# Quoted text
_ _ _ _

92 F3d 1187 Ahern v. United States

92 F.3d 1187

Andre W. AHERN, Petitioner-Appellant,
v.
UNITED STATES of America, Respondent-Appellee.

No. 95-1203.

United States Court of Appeals, Seventh Circuit.

Submitted July 19, 1996.*
Decided July 22, 1996.

NOTICE: Seventh Circuit Rule 53(b)(2) states unpublished orders shall not be cited or used as precedent except to support a claim of res judicata, collateral estoppel or law of the case in any federal court within the circuit.

Before POSNER, Chief Judge, and ROVNER and EVANS, Circuit Judges.

ORDER

1

Andre W. Ahern, pro se, seeks relief from an order of restitution in the amount of $1.466 million, imposed as part of his sentence for mail fraud. 28 U.S.C. § 2255. Ahern argues that the sentencing court lacked an appropriate factual basis accurately to determine the proper amount of restitution; that his counsel was ineffective for not making these facts clear to the sentencing court; and that the original restitution order was improper because the district court never made factual findings that Ahern had the means to make restitution in the amount ordered. The district court ruled that to the extent the petition presented a constitutional issue at all, it must be dismissed as successive.1 863 F.Supp. 807 (N.D.Ill.1994). We affirm.

_ _ _ _

# Given request 1
Decide whether each statement agrees with the court order. Answer yes or no for each, and quote the deciding words. (a) The restitution was ordered as part of a sentence for mail fraud. (b) Ahern had a lawyer representing him in this petition. (c) The appeals court reversed the district court's ruling.
# Given request 2
Summarize the court order in two sentences.

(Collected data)
_ _ _ _

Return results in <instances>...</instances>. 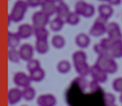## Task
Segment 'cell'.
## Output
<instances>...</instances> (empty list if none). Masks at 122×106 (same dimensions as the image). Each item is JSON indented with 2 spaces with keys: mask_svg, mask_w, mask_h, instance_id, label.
<instances>
[{
  "mask_svg": "<svg viewBox=\"0 0 122 106\" xmlns=\"http://www.w3.org/2000/svg\"><path fill=\"white\" fill-rule=\"evenodd\" d=\"M94 14H95V8H94V6L91 4H87V7L85 9V12L83 16H84L85 18H91V17L94 16Z\"/></svg>",
  "mask_w": 122,
  "mask_h": 106,
  "instance_id": "obj_34",
  "label": "cell"
},
{
  "mask_svg": "<svg viewBox=\"0 0 122 106\" xmlns=\"http://www.w3.org/2000/svg\"><path fill=\"white\" fill-rule=\"evenodd\" d=\"M93 50H94V53H96L99 56H102V55H105V54H109V53H107V50L104 49L102 46H101V44L99 43V44L94 45V47H93Z\"/></svg>",
  "mask_w": 122,
  "mask_h": 106,
  "instance_id": "obj_35",
  "label": "cell"
},
{
  "mask_svg": "<svg viewBox=\"0 0 122 106\" xmlns=\"http://www.w3.org/2000/svg\"><path fill=\"white\" fill-rule=\"evenodd\" d=\"M110 55L113 58H122V41L113 43V46L110 50Z\"/></svg>",
  "mask_w": 122,
  "mask_h": 106,
  "instance_id": "obj_19",
  "label": "cell"
},
{
  "mask_svg": "<svg viewBox=\"0 0 122 106\" xmlns=\"http://www.w3.org/2000/svg\"><path fill=\"white\" fill-rule=\"evenodd\" d=\"M112 88H113L117 93L122 94V77H119V78H117V79L113 81V83H112Z\"/></svg>",
  "mask_w": 122,
  "mask_h": 106,
  "instance_id": "obj_33",
  "label": "cell"
},
{
  "mask_svg": "<svg viewBox=\"0 0 122 106\" xmlns=\"http://www.w3.org/2000/svg\"><path fill=\"white\" fill-rule=\"evenodd\" d=\"M35 50L37 51L38 54H41V55H45L49 50V44H48L47 41L37 40L36 41V45H35Z\"/></svg>",
  "mask_w": 122,
  "mask_h": 106,
  "instance_id": "obj_24",
  "label": "cell"
},
{
  "mask_svg": "<svg viewBox=\"0 0 122 106\" xmlns=\"http://www.w3.org/2000/svg\"><path fill=\"white\" fill-rule=\"evenodd\" d=\"M95 64L99 66L102 70H104L107 75H109V74H114L118 72V64H117L114 58H113L110 54H105V55L99 56V58H97Z\"/></svg>",
  "mask_w": 122,
  "mask_h": 106,
  "instance_id": "obj_1",
  "label": "cell"
},
{
  "mask_svg": "<svg viewBox=\"0 0 122 106\" xmlns=\"http://www.w3.org/2000/svg\"><path fill=\"white\" fill-rule=\"evenodd\" d=\"M100 44H101V46L107 50V53H109L110 54V50H111V48H112V46H113V43H112L109 38H103V39H101V41H100Z\"/></svg>",
  "mask_w": 122,
  "mask_h": 106,
  "instance_id": "obj_32",
  "label": "cell"
},
{
  "mask_svg": "<svg viewBox=\"0 0 122 106\" xmlns=\"http://www.w3.org/2000/svg\"><path fill=\"white\" fill-rule=\"evenodd\" d=\"M75 44L77 47H80L81 49H85V48H87L91 44V39H90V37L84 33H81L78 34L77 36L75 37Z\"/></svg>",
  "mask_w": 122,
  "mask_h": 106,
  "instance_id": "obj_14",
  "label": "cell"
},
{
  "mask_svg": "<svg viewBox=\"0 0 122 106\" xmlns=\"http://www.w3.org/2000/svg\"><path fill=\"white\" fill-rule=\"evenodd\" d=\"M107 4L110 6H119V5H121V1L120 0H109Z\"/></svg>",
  "mask_w": 122,
  "mask_h": 106,
  "instance_id": "obj_37",
  "label": "cell"
},
{
  "mask_svg": "<svg viewBox=\"0 0 122 106\" xmlns=\"http://www.w3.org/2000/svg\"><path fill=\"white\" fill-rule=\"evenodd\" d=\"M27 8H28V4L27 1H22V0H18L16 1L14 5V8L11 10L10 15L8 16V20L9 22H20L25 17V14L27 12Z\"/></svg>",
  "mask_w": 122,
  "mask_h": 106,
  "instance_id": "obj_2",
  "label": "cell"
},
{
  "mask_svg": "<svg viewBox=\"0 0 122 106\" xmlns=\"http://www.w3.org/2000/svg\"><path fill=\"white\" fill-rule=\"evenodd\" d=\"M75 67V70L76 73L80 75L81 77H85L87 76L90 73H91V67L89 66V64H82V65H77V66H74Z\"/></svg>",
  "mask_w": 122,
  "mask_h": 106,
  "instance_id": "obj_26",
  "label": "cell"
},
{
  "mask_svg": "<svg viewBox=\"0 0 122 106\" xmlns=\"http://www.w3.org/2000/svg\"><path fill=\"white\" fill-rule=\"evenodd\" d=\"M24 106H27V105H24Z\"/></svg>",
  "mask_w": 122,
  "mask_h": 106,
  "instance_id": "obj_39",
  "label": "cell"
},
{
  "mask_svg": "<svg viewBox=\"0 0 122 106\" xmlns=\"http://www.w3.org/2000/svg\"><path fill=\"white\" fill-rule=\"evenodd\" d=\"M65 44H66V40L63 36L61 35H55V36L52 38V45L53 47L56 48V49H62V48L65 47Z\"/></svg>",
  "mask_w": 122,
  "mask_h": 106,
  "instance_id": "obj_23",
  "label": "cell"
},
{
  "mask_svg": "<svg viewBox=\"0 0 122 106\" xmlns=\"http://www.w3.org/2000/svg\"><path fill=\"white\" fill-rule=\"evenodd\" d=\"M87 7V4L85 2V1H77L76 4H75V12L77 14L78 16H83L85 12V9Z\"/></svg>",
  "mask_w": 122,
  "mask_h": 106,
  "instance_id": "obj_29",
  "label": "cell"
},
{
  "mask_svg": "<svg viewBox=\"0 0 122 106\" xmlns=\"http://www.w3.org/2000/svg\"><path fill=\"white\" fill-rule=\"evenodd\" d=\"M90 74L92 76L93 81L95 82V83H97V84H103V83H105L107 81V74L104 70L101 69L96 64H94L91 67V73Z\"/></svg>",
  "mask_w": 122,
  "mask_h": 106,
  "instance_id": "obj_6",
  "label": "cell"
},
{
  "mask_svg": "<svg viewBox=\"0 0 122 106\" xmlns=\"http://www.w3.org/2000/svg\"><path fill=\"white\" fill-rule=\"evenodd\" d=\"M22 97V91L19 88H11L8 92V102L10 105H15L21 101Z\"/></svg>",
  "mask_w": 122,
  "mask_h": 106,
  "instance_id": "obj_12",
  "label": "cell"
},
{
  "mask_svg": "<svg viewBox=\"0 0 122 106\" xmlns=\"http://www.w3.org/2000/svg\"><path fill=\"white\" fill-rule=\"evenodd\" d=\"M22 97L25 101L27 102H30V101H33L35 97H36V91H35V88L29 86V87H26L22 89Z\"/></svg>",
  "mask_w": 122,
  "mask_h": 106,
  "instance_id": "obj_25",
  "label": "cell"
},
{
  "mask_svg": "<svg viewBox=\"0 0 122 106\" xmlns=\"http://www.w3.org/2000/svg\"><path fill=\"white\" fill-rule=\"evenodd\" d=\"M104 105L105 106H115V96L111 93H107L103 96Z\"/></svg>",
  "mask_w": 122,
  "mask_h": 106,
  "instance_id": "obj_31",
  "label": "cell"
},
{
  "mask_svg": "<svg viewBox=\"0 0 122 106\" xmlns=\"http://www.w3.org/2000/svg\"><path fill=\"white\" fill-rule=\"evenodd\" d=\"M14 83H15L16 86L18 87H22L26 88L30 86V83H31V79H30V76L27 75V74L22 73V72H18L14 75Z\"/></svg>",
  "mask_w": 122,
  "mask_h": 106,
  "instance_id": "obj_7",
  "label": "cell"
},
{
  "mask_svg": "<svg viewBox=\"0 0 122 106\" xmlns=\"http://www.w3.org/2000/svg\"><path fill=\"white\" fill-rule=\"evenodd\" d=\"M107 20L99 16V18L94 21L93 26L90 29V35L93 37H101L102 35L107 33Z\"/></svg>",
  "mask_w": 122,
  "mask_h": 106,
  "instance_id": "obj_3",
  "label": "cell"
},
{
  "mask_svg": "<svg viewBox=\"0 0 122 106\" xmlns=\"http://www.w3.org/2000/svg\"><path fill=\"white\" fill-rule=\"evenodd\" d=\"M78 22H80V16L75 11L74 12H71L66 20V24H68L70 26H76V25H78Z\"/></svg>",
  "mask_w": 122,
  "mask_h": 106,
  "instance_id": "obj_30",
  "label": "cell"
},
{
  "mask_svg": "<svg viewBox=\"0 0 122 106\" xmlns=\"http://www.w3.org/2000/svg\"><path fill=\"white\" fill-rule=\"evenodd\" d=\"M34 35H35V37H36L37 40L47 41L48 36H49V33H48V30L46 29V27H45V28H35Z\"/></svg>",
  "mask_w": 122,
  "mask_h": 106,
  "instance_id": "obj_20",
  "label": "cell"
},
{
  "mask_svg": "<svg viewBox=\"0 0 122 106\" xmlns=\"http://www.w3.org/2000/svg\"><path fill=\"white\" fill-rule=\"evenodd\" d=\"M34 28H45L47 24H49V17H48L44 11H36L31 17Z\"/></svg>",
  "mask_w": 122,
  "mask_h": 106,
  "instance_id": "obj_5",
  "label": "cell"
},
{
  "mask_svg": "<svg viewBox=\"0 0 122 106\" xmlns=\"http://www.w3.org/2000/svg\"><path fill=\"white\" fill-rule=\"evenodd\" d=\"M56 68H57V72L59 74H67L72 69V65L68 60H61V62L57 63Z\"/></svg>",
  "mask_w": 122,
  "mask_h": 106,
  "instance_id": "obj_21",
  "label": "cell"
},
{
  "mask_svg": "<svg viewBox=\"0 0 122 106\" xmlns=\"http://www.w3.org/2000/svg\"><path fill=\"white\" fill-rule=\"evenodd\" d=\"M71 11L70 8L64 1H56V16L66 22Z\"/></svg>",
  "mask_w": 122,
  "mask_h": 106,
  "instance_id": "obj_8",
  "label": "cell"
},
{
  "mask_svg": "<svg viewBox=\"0 0 122 106\" xmlns=\"http://www.w3.org/2000/svg\"><path fill=\"white\" fill-rule=\"evenodd\" d=\"M97 11H99L100 17L107 19V20H109V19L112 17V15H113V8H112V6H110L109 4L100 5L99 8H97Z\"/></svg>",
  "mask_w": 122,
  "mask_h": 106,
  "instance_id": "obj_15",
  "label": "cell"
},
{
  "mask_svg": "<svg viewBox=\"0 0 122 106\" xmlns=\"http://www.w3.org/2000/svg\"><path fill=\"white\" fill-rule=\"evenodd\" d=\"M73 63H74V66L77 65H82V64H86V60H87V56L83 50H77L73 54Z\"/></svg>",
  "mask_w": 122,
  "mask_h": 106,
  "instance_id": "obj_16",
  "label": "cell"
},
{
  "mask_svg": "<svg viewBox=\"0 0 122 106\" xmlns=\"http://www.w3.org/2000/svg\"><path fill=\"white\" fill-rule=\"evenodd\" d=\"M120 102H121V104H122V94L120 95Z\"/></svg>",
  "mask_w": 122,
  "mask_h": 106,
  "instance_id": "obj_38",
  "label": "cell"
},
{
  "mask_svg": "<svg viewBox=\"0 0 122 106\" xmlns=\"http://www.w3.org/2000/svg\"><path fill=\"white\" fill-rule=\"evenodd\" d=\"M39 68H41V62L37 60V59H31V60H29V62L27 63V69H28L29 74L33 73V72H35V70L39 69Z\"/></svg>",
  "mask_w": 122,
  "mask_h": 106,
  "instance_id": "obj_28",
  "label": "cell"
},
{
  "mask_svg": "<svg viewBox=\"0 0 122 106\" xmlns=\"http://www.w3.org/2000/svg\"><path fill=\"white\" fill-rule=\"evenodd\" d=\"M64 25H65V21L62 20L61 18H58V17H56V18H54L52 21L49 22V28L54 33H58V31H61L63 29Z\"/></svg>",
  "mask_w": 122,
  "mask_h": 106,
  "instance_id": "obj_18",
  "label": "cell"
},
{
  "mask_svg": "<svg viewBox=\"0 0 122 106\" xmlns=\"http://www.w3.org/2000/svg\"><path fill=\"white\" fill-rule=\"evenodd\" d=\"M41 11H44L48 17L56 14V1H54V0H44V1H41Z\"/></svg>",
  "mask_w": 122,
  "mask_h": 106,
  "instance_id": "obj_13",
  "label": "cell"
},
{
  "mask_svg": "<svg viewBox=\"0 0 122 106\" xmlns=\"http://www.w3.org/2000/svg\"><path fill=\"white\" fill-rule=\"evenodd\" d=\"M107 38L112 41V43H117V41H122V34L121 28L117 22H109L107 27Z\"/></svg>",
  "mask_w": 122,
  "mask_h": 106,
  "instance_id": "obj_4",
  "label": "cell"
},
{
  "mask_svg": "<svg viewBox=\"0 0 122 106\" xmlns=\"http://www.w3.org/2000/svg\"><path fill=\"white\" fill-rule=\"evenodd\" d=\"M8 58H9V60L11 63H16V64H18L21 60L19 50H16V49H10V50L8 51Z\"/></svg>",
  "mask_w": 122,
  "mask_h": 106,
  "instance_id": "obj_27",
  "label": "cell"
},
{
  "mask_svg": "<svg viewBox=\"0 0 122 106\" xmlns=\"http://www.w3.org/2000/svg\"><path fill=\"white\" fill-rule=\"evenodd\" d=\"M7 41H8V46L10 49H16V47L19 45V41H20V37L18 36L17 33H12V31H9L7 36Z\"/></svg>",
  "mask_w": 122,
  "mask_h": 106,
  "instance_id": "obj_17",
  "label": "cell"
},
{
  "mask_svg": "<svg viewBox=\"0 0 122 106\" xmlns=\"http://www.w3.org/2000/svg\"><path fill=\"white\" fill-rule=\"evenodd\" d=\"M19 54L21 57V60L25 62H29L34 59V47L30 44H24L19 48Z\"/></svg>",
  "mask_w": 122,
  "mask_h": 106,
  "instance_id": "obj_9",
  "label": "cell"
},
{
  "mask_svg": "<svg viewBox=\"0 0 122 106\" xmlns=\"http://www.w3.org/2000/svg\"><path fill=\"white\" fill-rule=\"evenodd\" d=\"M27 4H28V7L36 8L38 6H41V1H39V0H27Z\"/></svg>",
  "mask_w": 122,
  "mask_h": 106,
  "instance_id": "obj_36",
  "label": "cell"
},
{
  "mask_svg": "<svg viewBox=\"0 0 122 106\" xmlns=\"http://www.w3.org/2000/svg\"><path fill=\"white\" fill-rule=\"evenodd\" d=\"M115 106H117V105H115Z\"/></svg>",
  "mask_w": 122,
  "mask_h": 106,
  "instance_id": "obj_40",
  "label": "cell"
},
{
  "mask_svg": "<svg viewBox=\"0 0 122 106\" xmlns=\"http://www.w3.org/2000/svg\"><path fill=\"white\" fill-rule=\"evenodd\" d=\"M57 98L52 94H44L38 96L37 105L38 106H56Z\"/></svg>",
  "mask_w": 122,
  "mask_h": 106,
  "instance_id": "obj_11",
  "label": "cell"
},
{
  "mask_svg": "<svg viewBox=\"0 0 122 106\" xmlns=\"http://www.w3.org/2000/svg\"><path fill=\"white\" fill-rule=\"evenodd\" d=\"M34 31H35V28L31 25H29V24H22V25H20L18 27L17 34L20 37V39H28V38H30L33 36Z\"/></svg>",
  "mask_w": 122,
  "mask_h": 106,
  "instance_id": "obj_10",
  "label": "cell"
},
{
  "mask_svg": "<svg viewBox=\"0 0 122 106\" xmlns=\"http://www.w3.org/2000/svg\"><path fill=\"white\" fill-rule=\"evenodd\" d=\"M29 76H30V79H31V82L39 83V82L44 81L45 76H46V73H45V70L43 69V68H39V69L35 70V72H33V73H30Z\"/></svg>",
  "mask_w": 122,
  "mask_h": 106,
  "instance_id": "obj_22",
  "label": "cell"
}]
</instances>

_ _ _ _

# Full answer 1
(a) Yes: "imposed as part of his sentence for mail fraud"
(b) No: "Andre W. Ahern, pro se"
(c) No: "We affirm."

# Full answer 2
Andre W. Ahern, acting pro se, sought relief under 28 U.S.C. § 2255 from a $1.466 million restitution order imposed as part of his mail fraud sentence. He argued that the sentencing court lacked a factual basis for the amount, that his counsel was ineffective, and that the court never found he could pay; the district court dismissed the petition as successive to the extent it raised a constitutional issue, and the Seventh Circuit affirmed.